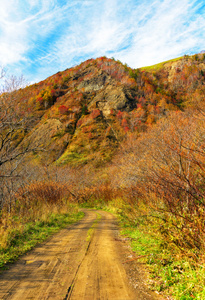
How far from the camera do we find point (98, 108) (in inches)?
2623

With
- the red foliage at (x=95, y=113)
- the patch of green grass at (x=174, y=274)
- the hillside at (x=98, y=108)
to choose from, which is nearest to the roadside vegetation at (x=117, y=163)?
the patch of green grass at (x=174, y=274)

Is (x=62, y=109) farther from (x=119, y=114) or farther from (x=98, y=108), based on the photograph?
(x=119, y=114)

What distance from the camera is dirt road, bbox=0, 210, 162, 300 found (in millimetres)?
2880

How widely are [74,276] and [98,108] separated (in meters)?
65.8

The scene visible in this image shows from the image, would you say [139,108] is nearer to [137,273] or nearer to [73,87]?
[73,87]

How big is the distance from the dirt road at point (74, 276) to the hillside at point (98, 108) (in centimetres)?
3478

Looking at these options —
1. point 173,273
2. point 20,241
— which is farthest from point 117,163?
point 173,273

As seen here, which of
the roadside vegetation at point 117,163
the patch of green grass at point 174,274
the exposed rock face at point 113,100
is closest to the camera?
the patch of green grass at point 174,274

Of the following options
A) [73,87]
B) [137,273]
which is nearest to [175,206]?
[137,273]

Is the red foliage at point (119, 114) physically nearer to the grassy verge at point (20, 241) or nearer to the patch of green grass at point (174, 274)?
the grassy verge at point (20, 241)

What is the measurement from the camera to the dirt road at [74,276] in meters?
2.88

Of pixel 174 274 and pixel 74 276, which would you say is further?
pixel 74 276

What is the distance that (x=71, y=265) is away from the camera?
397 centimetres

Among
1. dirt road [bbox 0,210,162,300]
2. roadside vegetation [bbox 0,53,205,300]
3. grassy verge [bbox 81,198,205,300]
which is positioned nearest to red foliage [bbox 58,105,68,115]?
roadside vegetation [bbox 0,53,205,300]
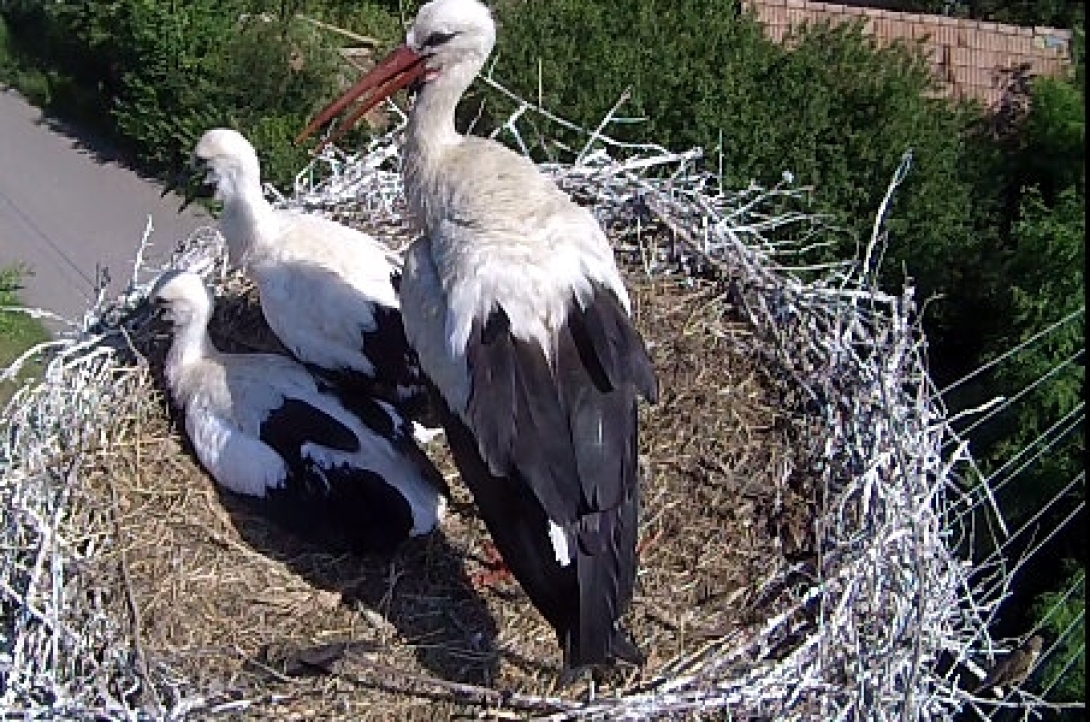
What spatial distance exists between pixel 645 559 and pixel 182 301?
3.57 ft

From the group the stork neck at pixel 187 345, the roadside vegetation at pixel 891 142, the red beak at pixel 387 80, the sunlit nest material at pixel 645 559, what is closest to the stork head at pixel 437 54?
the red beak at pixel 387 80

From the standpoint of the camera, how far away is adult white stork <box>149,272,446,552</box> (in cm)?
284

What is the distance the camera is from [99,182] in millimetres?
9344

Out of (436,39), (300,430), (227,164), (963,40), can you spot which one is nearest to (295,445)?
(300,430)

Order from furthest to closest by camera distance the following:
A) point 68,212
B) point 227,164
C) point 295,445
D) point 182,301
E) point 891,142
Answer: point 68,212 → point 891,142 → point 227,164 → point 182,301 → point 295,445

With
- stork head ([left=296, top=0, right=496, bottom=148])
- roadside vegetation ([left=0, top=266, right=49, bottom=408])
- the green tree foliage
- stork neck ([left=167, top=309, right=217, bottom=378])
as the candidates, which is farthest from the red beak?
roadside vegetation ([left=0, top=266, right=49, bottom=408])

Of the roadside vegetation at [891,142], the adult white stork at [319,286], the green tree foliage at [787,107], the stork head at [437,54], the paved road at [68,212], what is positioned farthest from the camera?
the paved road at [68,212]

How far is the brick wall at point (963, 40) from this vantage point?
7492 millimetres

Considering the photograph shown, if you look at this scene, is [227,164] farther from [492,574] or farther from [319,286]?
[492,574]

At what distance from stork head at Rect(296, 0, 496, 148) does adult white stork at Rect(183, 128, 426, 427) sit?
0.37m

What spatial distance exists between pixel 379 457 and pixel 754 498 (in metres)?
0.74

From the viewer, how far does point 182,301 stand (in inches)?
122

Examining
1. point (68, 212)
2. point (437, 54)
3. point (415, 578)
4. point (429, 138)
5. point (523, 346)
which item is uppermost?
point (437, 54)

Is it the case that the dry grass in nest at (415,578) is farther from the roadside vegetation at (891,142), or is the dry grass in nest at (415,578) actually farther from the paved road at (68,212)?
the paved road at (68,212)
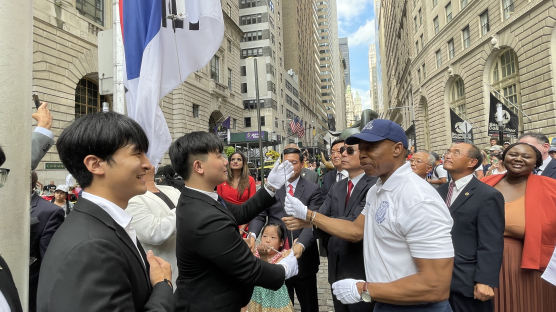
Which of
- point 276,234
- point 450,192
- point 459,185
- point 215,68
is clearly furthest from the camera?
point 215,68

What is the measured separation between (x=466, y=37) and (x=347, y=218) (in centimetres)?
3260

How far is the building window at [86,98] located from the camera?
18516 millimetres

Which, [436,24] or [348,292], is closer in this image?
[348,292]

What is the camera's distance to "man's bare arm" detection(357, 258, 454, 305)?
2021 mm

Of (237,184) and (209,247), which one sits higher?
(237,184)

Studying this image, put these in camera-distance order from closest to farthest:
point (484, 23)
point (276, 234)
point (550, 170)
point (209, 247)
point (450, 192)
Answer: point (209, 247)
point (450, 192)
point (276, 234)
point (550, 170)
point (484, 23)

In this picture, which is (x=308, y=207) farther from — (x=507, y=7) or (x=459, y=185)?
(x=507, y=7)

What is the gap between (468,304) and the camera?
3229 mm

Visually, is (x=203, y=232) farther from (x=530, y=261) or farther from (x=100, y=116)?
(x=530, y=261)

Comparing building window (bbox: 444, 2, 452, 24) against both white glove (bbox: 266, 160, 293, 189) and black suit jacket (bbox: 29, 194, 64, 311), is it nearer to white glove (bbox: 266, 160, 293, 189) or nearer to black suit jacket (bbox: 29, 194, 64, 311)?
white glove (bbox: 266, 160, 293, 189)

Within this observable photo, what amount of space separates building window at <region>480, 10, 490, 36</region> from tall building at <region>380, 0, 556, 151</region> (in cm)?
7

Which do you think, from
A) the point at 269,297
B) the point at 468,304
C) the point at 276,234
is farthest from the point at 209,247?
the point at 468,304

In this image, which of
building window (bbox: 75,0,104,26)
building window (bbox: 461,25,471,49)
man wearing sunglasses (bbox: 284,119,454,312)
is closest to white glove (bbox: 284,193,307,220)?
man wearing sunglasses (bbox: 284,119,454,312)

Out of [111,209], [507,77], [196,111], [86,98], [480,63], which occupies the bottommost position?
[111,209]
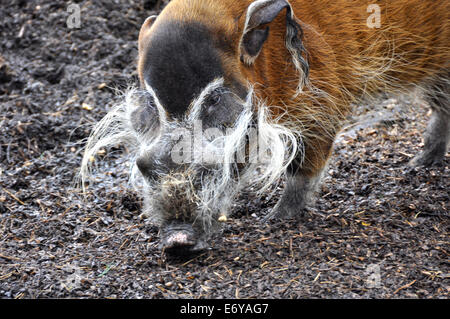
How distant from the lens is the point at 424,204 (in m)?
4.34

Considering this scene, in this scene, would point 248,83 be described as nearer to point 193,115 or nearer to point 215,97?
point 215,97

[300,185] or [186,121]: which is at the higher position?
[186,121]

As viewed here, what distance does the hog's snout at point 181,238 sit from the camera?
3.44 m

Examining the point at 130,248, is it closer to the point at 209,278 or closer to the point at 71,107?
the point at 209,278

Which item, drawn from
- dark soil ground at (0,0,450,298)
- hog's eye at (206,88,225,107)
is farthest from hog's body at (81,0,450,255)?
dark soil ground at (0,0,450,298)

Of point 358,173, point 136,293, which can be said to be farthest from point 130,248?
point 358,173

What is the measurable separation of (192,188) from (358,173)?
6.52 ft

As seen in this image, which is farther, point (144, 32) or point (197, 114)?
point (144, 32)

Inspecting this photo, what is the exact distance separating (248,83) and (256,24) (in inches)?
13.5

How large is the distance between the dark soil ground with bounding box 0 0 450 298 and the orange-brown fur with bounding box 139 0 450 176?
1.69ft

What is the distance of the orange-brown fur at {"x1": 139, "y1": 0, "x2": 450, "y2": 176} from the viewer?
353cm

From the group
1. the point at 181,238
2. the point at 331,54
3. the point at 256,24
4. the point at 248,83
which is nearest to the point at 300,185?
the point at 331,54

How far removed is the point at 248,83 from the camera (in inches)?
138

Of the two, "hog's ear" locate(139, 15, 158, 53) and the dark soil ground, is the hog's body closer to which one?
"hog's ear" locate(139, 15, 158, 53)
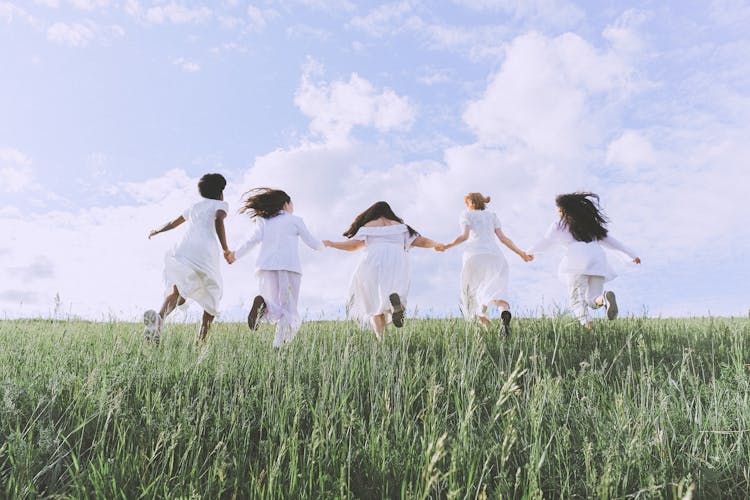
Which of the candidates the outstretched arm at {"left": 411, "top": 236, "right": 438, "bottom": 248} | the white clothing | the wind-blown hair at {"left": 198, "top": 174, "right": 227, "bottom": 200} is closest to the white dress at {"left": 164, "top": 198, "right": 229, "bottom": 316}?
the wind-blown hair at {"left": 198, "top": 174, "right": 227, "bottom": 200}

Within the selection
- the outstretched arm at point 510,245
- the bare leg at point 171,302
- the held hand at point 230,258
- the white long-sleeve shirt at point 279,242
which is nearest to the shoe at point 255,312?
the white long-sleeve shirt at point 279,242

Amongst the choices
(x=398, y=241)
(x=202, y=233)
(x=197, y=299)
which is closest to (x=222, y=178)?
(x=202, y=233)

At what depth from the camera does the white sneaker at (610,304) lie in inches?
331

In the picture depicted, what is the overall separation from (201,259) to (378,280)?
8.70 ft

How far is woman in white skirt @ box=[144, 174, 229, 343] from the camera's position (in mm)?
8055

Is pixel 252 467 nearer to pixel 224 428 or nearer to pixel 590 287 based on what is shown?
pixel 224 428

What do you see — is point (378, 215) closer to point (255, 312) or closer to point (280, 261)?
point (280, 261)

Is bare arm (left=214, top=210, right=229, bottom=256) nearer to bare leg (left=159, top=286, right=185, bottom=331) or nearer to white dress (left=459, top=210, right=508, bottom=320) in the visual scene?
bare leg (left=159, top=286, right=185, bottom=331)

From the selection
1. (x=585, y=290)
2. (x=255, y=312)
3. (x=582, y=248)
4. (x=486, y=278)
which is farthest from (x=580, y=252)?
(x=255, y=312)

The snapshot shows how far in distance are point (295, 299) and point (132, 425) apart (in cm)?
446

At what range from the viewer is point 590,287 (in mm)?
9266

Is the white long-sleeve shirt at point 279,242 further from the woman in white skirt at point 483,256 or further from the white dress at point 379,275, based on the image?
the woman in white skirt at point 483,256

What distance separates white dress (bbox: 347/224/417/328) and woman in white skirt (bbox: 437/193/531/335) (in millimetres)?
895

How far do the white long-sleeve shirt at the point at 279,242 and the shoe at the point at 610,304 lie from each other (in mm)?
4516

#### Your goal
Please quote the entries starting at the line containing "Of pixel 174" and ending at the line containing "Answer: point 68,212", both included, and leave out any pictures.

#### Response to the task
Of pixel 174 274 and pixel 74 276, which would you say is further?
pixel 74 276

What is the distance that (x=71, y=265) is away from the camera?
397 centimetres

Among
1. dirt road [bbox 0,210,162,300]
2. roadside vegetation [bbox 0,53,205,300]
3. grassy verge [bbox 81,198,205,300]
which is positioned nearest to red foliage [bbox 58,105,68,115]?
roadside vegetation [bbox 0,53,205,300]
What spatial distance exists between pixel 645 559 and pixel 182 301?
3.57 ft

From the group the stork neck at pixel 187 345, the roadside vegetation at pixel 891 142, the red beak at pixel 387 80, the sunlit nest material at pixel 645 559, what is closest to the stork head at pixel 437 54?
the red beak at pixel 387 80

From the standpoint of the camera, how far away is adult white stork <box>149,272,446,552</box> (in cm)?
284

What is the distance the camera is from [99,182] in millimetres?
9344

Out of (436,39), (300,430), (227,164), (963,40), can you spot which one is nearest to (295,445)?
(300,430)

Order from furthest to closest by camera distance the following:
A) point 68,212
B) point 227,164
C) point 295,445
D) point 182,301
E) point 891,142
Answer: point 68,212 → point 891,142 → point 227,164 → point 182,301 → point 295,445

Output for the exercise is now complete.